◆ What you have to do:
Set down all of the data again, character for character.

◆ Material for this exercise:
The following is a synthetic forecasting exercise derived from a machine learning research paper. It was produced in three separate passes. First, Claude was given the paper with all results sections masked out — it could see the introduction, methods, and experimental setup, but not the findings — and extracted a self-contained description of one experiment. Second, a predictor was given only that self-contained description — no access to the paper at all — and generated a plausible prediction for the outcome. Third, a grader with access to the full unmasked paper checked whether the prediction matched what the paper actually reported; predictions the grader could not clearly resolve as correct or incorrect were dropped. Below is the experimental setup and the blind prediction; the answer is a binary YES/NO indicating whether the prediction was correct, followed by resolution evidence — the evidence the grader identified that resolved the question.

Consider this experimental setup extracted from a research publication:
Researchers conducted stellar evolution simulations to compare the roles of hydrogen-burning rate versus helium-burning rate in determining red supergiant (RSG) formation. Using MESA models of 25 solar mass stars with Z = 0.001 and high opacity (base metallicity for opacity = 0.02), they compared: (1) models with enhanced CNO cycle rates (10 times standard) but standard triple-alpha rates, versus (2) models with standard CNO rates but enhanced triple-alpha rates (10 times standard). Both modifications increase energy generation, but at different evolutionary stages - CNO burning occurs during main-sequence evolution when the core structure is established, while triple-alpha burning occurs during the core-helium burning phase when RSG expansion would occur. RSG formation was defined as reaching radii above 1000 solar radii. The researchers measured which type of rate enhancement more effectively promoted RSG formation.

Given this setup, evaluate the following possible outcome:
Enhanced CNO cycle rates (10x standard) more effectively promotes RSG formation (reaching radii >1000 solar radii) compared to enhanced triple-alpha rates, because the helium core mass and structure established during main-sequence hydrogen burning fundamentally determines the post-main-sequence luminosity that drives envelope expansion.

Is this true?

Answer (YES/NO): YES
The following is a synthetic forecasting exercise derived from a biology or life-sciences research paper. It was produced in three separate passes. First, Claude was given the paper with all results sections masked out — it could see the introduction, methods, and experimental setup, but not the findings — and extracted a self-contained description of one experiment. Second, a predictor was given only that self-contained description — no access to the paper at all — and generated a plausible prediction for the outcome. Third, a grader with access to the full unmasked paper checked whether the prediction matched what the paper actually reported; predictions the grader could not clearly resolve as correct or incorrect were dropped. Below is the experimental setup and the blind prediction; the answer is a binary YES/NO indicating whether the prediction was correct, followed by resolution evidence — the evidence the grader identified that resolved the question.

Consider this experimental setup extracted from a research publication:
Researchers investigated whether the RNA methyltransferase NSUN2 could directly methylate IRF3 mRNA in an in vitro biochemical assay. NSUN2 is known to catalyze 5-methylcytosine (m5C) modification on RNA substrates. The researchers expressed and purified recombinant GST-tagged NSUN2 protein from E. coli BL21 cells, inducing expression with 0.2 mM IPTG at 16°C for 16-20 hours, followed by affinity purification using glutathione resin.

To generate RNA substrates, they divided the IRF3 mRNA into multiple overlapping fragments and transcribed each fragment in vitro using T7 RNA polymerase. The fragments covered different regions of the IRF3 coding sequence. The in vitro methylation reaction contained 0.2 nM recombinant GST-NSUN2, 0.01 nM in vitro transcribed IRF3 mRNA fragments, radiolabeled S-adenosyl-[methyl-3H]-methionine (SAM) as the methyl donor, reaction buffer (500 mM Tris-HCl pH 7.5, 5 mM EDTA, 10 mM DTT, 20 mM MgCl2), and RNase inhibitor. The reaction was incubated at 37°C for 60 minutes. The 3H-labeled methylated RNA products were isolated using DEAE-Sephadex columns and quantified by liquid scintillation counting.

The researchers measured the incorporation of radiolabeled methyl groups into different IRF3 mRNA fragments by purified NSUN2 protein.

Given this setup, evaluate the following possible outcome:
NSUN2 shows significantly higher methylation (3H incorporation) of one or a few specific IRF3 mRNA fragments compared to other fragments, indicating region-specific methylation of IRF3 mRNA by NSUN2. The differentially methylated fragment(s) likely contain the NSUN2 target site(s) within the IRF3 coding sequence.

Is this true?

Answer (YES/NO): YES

◆ Expected output:
The following is a synthetic forecasting exercise derived from a machine learning research paper. It was produced in three separate passes. First, Claude was given the paper with all results sections masked out — it could see the introduction, methods, and experimental setup, but not the findings — and extracted a self-contained description of one experiment. Second, a predictor was given only that self-contained description — no access to the paper at all — and generated a plausible prediction for the outcome. Third, a grader with access to the full unmasked paper checked whether the prediction matched what the paper actually reported; predictions the grader could not clearly resolve as correct or incorrect were dropped. Below is the experimental setup and the blind prediction; the answer is a binary YES/NO indicating whether the prediction was correct, followed by resolution evidence — the evidence the grader identified that resolved the question.

Consider this experimental setup extracted from a research publication:
Researchers conducted stellar evolution simulations to compare the roles of hydrogen-burning rate versus helium-burning rate in determining red supergiant (RSG) formation. Using MESA models of 25 solar mass stars with Z = 0.001 and high opacity (base metallicity for opacity = 0.02), they compared: (1) models with enhanced CNO cycle rates (10 times standard) but standard triple-alpha rates, versus (2) models with standard CNO rates but enhanced triple-alpha rates (10 times standard). Both modifications increase energy generation, but at different evolutionary stages - CNO burning occurs during main-sequence evolution when the core structure is established, while triple-alpha burning occurs during the core-helium burning phase when RSG expansion would occur. RSG formation was defined as reaching radii above 1000 solar radii. The researchers measured which type of rate enhancement more effectively promoted RSG formation.

Given this setup, evaluate the following possible outcome:
Enhanced CNO cycle rates (10x standard) more effectively promotes RSG formation (reaching radii >1000 solar radii) compared to enhanced triple-alpha rates, because the helium core mass and structure established during main-sequence hydrogen burning fundamentally determines the post-main-sequence luminosity that drives envelope expansion.

Is this true?

Answer (YES/NO): YES
The following is a synthetic forecasting exercise derived from a biology or life-sciences research paper. It was produced in three separate passes. First, Claude was given the paper with all results sections masked out — it could see the introduction, methods, and experimental setup, but not the findings — and extracted a self-contained description of one experiment. Second, a predictor was given only that self-contained description — no access to the paper at all — and generated a plausible prediction for the outcome. Third, a grader with access to the full unmasked paper checked whether the prediction matched what the paper actually reported; predictions the grader could not clearly resolve as correct or incorrect were dropped. Below is the experimental setup and the blind prediction; the answer is a binary YES/NO indicating whether the prediction was correct, followed by resolution evidence — the evidence the grader identified that resolved the question.

Consider this experimental setup extracted from a research publication:
Researchers investigated whether the RNA methyltransferase NSUN2 could directly methylate IRF3 mRNA in an in vitro biochemical assay. NSUN2 is known to catalyze 5-methylcytosine (m5C) modification on RNA substrates. The researchers expressed and purified recombinant GST-tagged NSUN2 protein from E. coli BL21 cells, inducing expression with 0.2 mM IPTG at 16°C for 16-20 hours, followed by affinity purification using glutathione resin.

To generate RNA substrates, they divided the IRF3 mRNA into multiple overlapping fragments and transcribed each fragment in vitro using T7 RNA polymerase. The fragments covered different regions of the IRF3 coding sequence. The in vitro methylation reaction contained 0.2 nM recombinant GST-NSUN2, 0.01 nM in vitro transcribed IRF3 mRNA fragments, radiolabeled S-adenosyl-[methyl-3H]-methionine (SAM) as the methyl donor, reaction buffer (500 mM Tris-HCl pH 7.5, 5 mM EDTA, 10 mM DTT, 20 mM MgCl2), and RNase inhibitor. The reaction was incubated at 37°C for 60 minutes. The 3H-labeled methylated RNA products were isolated using DEAE-Sephadex columns and quantified by liquid scintillation counting.

The researchers measured the incorporation of radiolabeled methyl groups into different IRF3 mRNA fragments by purified NSUN2 protein.

Given this setup, evaluate the following possible outcome:
NSUN2 shows significantly higher methylation (3H incorporation) of one or a few specific IRF3 mRNA fragments compared to other fragments, indicating region-specific methylation of IRF3 mRNA by NSUN2. The differentially methylated fragment(s) likely contain the NSUN2 target site(s) within the IRF3 coding sequence.

Is this true?

Answer (YES/NO): YES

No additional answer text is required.